Skip to content

Python API

The core Python API provides Spark session management and DataFrame conversions between Spark, Ray, and Pandas.

Session Management

init_spark()

Initialize a Spark-on-Ray cluster and return an active SparkSession.

import drls

spark = drls.init_spark(
    app_name="my-app",
    num_executors=2,
    executor_cores=1,
    executor_memory="1G",
)

Parameters:

Parameter Type Default Description
app_name str Spark application name
num_executors int Number of Spark executors (Ray actors)
executor_cores int CPU cores per executor
executor_memory str \| int Memory per executor (e.g., "500M", "2G")
enable_hive bool False Enable Hive support
fault_tolerant_mode bool True Enable fault-tolerant executor restart
placement_group_strategy str \| None None Ray placement group strategy
placement_group PlacementGroup \| None None Existing placement group
placement_group_bundle_indexes list[int] \| None None Bundle indexes for placement
iceberg_catalog str \| None None Iceberg catalog type (hadoop, hive, rest, polaris, glue, nessie)
iceberg_warehouse str \| None None Warehouse path (e.g., s3://..., /path/...)
iceberg_catalog_name str "drls" Catalog name
iceberg_catalog_uri str \| None None Catalog URI (required for hive/rest/polaris/nessie)
iceberg_catalog_props dict[str, str] \| None None Additional catalog properties
configs dict[str, str] \| None None Additional Spark configuration key-value pairs

Returns: SparkSession

stop_spark()

Stop the Spark cluster and clean up Ray resources.
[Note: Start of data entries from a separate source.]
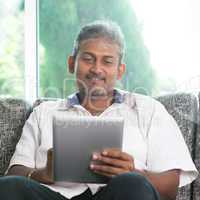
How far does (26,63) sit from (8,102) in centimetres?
89

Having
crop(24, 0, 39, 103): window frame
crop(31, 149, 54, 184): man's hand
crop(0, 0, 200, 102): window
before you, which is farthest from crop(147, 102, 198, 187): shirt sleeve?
crop(24, 0, 39, 103): window frame

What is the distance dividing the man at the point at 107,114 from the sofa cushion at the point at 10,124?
0.13m

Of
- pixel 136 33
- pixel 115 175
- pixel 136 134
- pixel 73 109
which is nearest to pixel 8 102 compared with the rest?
pixel 73 109

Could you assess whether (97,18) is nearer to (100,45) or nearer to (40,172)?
(100,45)

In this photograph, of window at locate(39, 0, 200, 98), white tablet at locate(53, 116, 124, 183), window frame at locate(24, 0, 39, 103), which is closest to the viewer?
white tablet at locate(53, 116, 124, 183)

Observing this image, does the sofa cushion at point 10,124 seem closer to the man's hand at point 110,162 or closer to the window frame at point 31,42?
the man's hand at point 110,162

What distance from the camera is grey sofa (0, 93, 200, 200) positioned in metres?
1.80

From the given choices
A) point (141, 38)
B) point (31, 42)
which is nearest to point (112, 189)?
point (141, 38)

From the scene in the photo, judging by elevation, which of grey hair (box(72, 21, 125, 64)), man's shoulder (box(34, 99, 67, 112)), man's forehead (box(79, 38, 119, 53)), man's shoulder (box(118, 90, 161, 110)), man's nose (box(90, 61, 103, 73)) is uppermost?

drls.stop_spark(cleanup_data=True)
Parameter Type Default Description
cleanup_data bool True Clean up Ray object store data

DataFrame Conversions

Spark to Ray

ray_ds = drls.spark_dataframe_to_ray_dataset(df, parallelism=None)
Parameter Type Default Description
df pyspark.sql.DataFrame Source Spark DataFrame
parallelism int \| None None Target parallelism (defaults to Spark partitions)

Returns: ray.data.Dataset

Ray to Spark

df = drls.ray_dataset_to_spark_dataframe(spark, ray_ds)
Parameter Type Description
spark SparkSession Active Spark session
ray_ds ray.data.Dataset Source Ray Dataset

Returns: pyspark.sql.DataFrame

Example

import ray
import drls

ray.init()

# Initialize with Iceberg
spark = drls.init_spark(
    "demo", 2, 1, "1G",
    iceberg_catalog="hadoop",
    iceberg_warehouse="/tmp/warehouse",
)

# Use standard PySpark
df = spark.range(1000).toDF("id")
df = df.withColumn("squared", df["id"] ** 2)

# Convert to Ray Dataset for ML
ray_ds = drls.spark_dataframe_to_ray_dataset(df)
print(ray_ds.count())  # 1000

# Convert back to Spark
df2 = drls.ray_dataset_to_spark_dataframe(spark, ray_ds)
df2.show(5)

# Clean up
drls.stop_spark()
ray.shutdown()